▸ What needs to be done: Each line of the data below that contains "emprego" must be copied.

(Beginning of Recorded information)

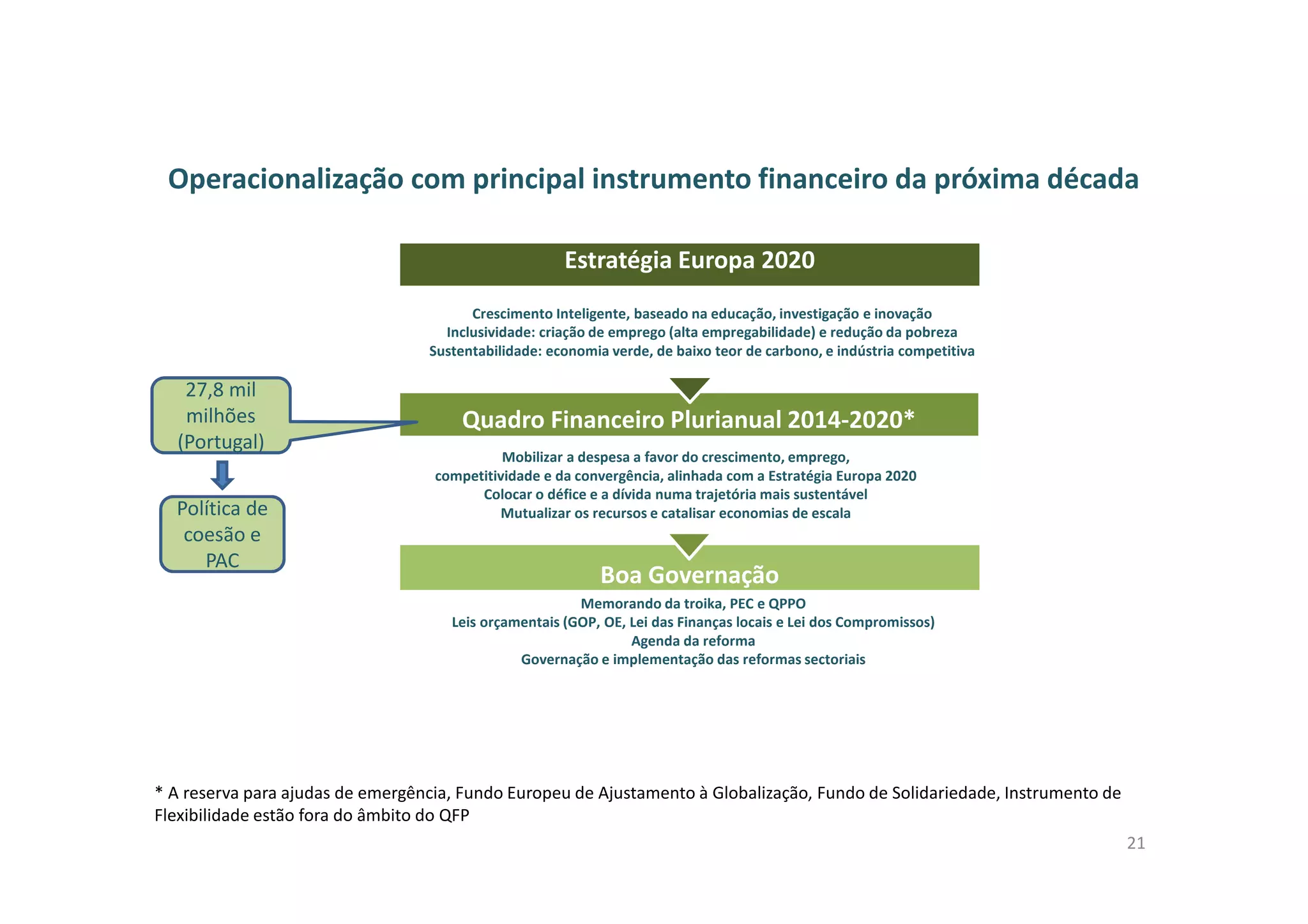 Operacionalização com principal instrumento financeiro da próxima década

Estratégia Europa 2020

Crescimento Inteligente, baseado na educação, investigação e inovação
Inclusividade: criação de emprego (alta empregabilidade) e redução da pobreza
Sustentabilidade: economia verde, de baixo teor de carbono, e indústria competitiva

27,8 mil milhões (Portugal)

Política de coesão e PAC

Quadro Financeiro Plurianual 2014-2020*

Mobilizar a despesa a favor do crescimento, emprego, competitividade e da convergência, alinhada com a Estratégia Europa 2020
Colocar o défice e a dívida numa trajetória mais sustentável
Mutualizar os recursos e catalisar economias de escala

Boa Governação

Memorando da troika, PEC e QPPO
Leis orçamentais (GOP, OE, Lei das Finanças locais e Lei dos Compromissos)
Agenda da reforma
Governação e implementação das reformas sectoriais

* A reserva para ajudas de emergência, Fundo Europeu de Ajustamento à Globalização, Fundo de Solidariedade, Instrumento de Flexibilidade estão fora do âmbito do QFP

21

(End of Recorded information)

▸ Answer for this exercise:
Inclusividade: criação de emprego (alta empregabilidade) e redução da pobreza
Mobilizar a despesa a favor do crescimento, emprego, competitividade e da convergência, alinhada com a Estratégia Europa 2020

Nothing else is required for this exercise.